#### Document text:

------

User defined window functions calling WinGetFuncArgInPartition/WINDOW_SEEK_HEAD

From: Tatsuo Ishii <ishii(at)postgresql(dot)org>
To: ojford(at)gmail(dot)com
Cc: pgsql-hackers(at)lists(dot)postgresql(dot)org
Subject: User defined window functions calling WinGetFuncArgInPartition/WINDOW_SEEK_HEAD
Date: 2025-10-09 06:08:58
Message-ID: 20251009.150858.1461274753395856075.ishii@postgresql.org
Views: Whole Thread | Raw Message | Download mbox | Resend email
Thread:
Lists: pgsql-hackers

Hi Oliver,

PostGis has user defined window functions. I checked them and found
they call WinGetFuncArgInPartition with WINDOW_SEEK_HEAD.
https://gitea.osgeo.org/postgis/postgis/search?q=WinGetFuncArgInPartition&fuzzy=true

If they decide to call the window functions with IGNORE NULLS option,
I think they may be surprised that
WinGetFuncArgInPartition/WINDOW_SEEK_HEAD returns somewhat
counter intuitive results.

------

#### Given data:
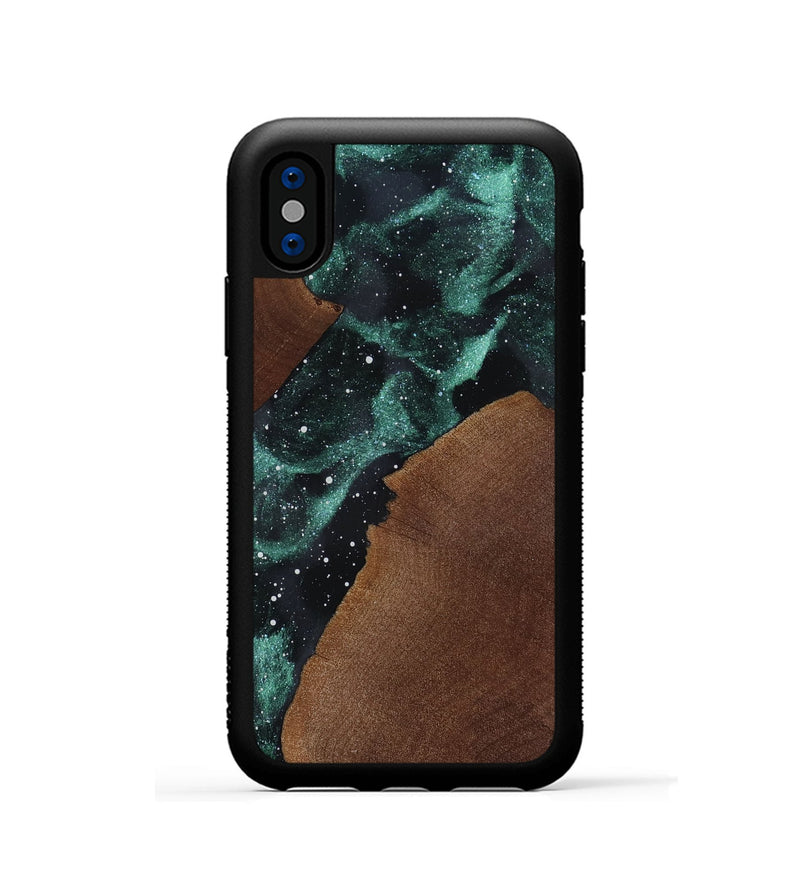 iPhone Xs Wood Phone Case - Clover (Cosmos, 819115)
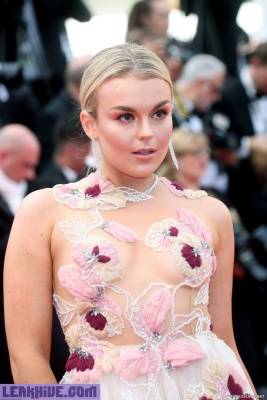  Tallia Storm Paparazzi See Through Photos At The 71st Cannes Film Festival on fanspics.net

------

#### Tasks to carry out:
[1] Answer these about the window functions message, one line each:
(a) Who sent the message?
(b) Which project does the message say has user defined window functions?
(c) With which option might calling the window functions give counterintuitive results?
[2] Quote the window functions message word for word from "If they decide" to "counter intuitive results.".

#### Answers:
[1]
(a) Tatsuo Ishii
(b) PostGis
(c) IGNORE NULLS

[2]
If they decide to call the window functions with IGNORE NULLS option,
I think they may be surprised that
WinGetFuncArgInPartition/WINDOW_SEEK_HEAD returns somewhat
counter intuitive results.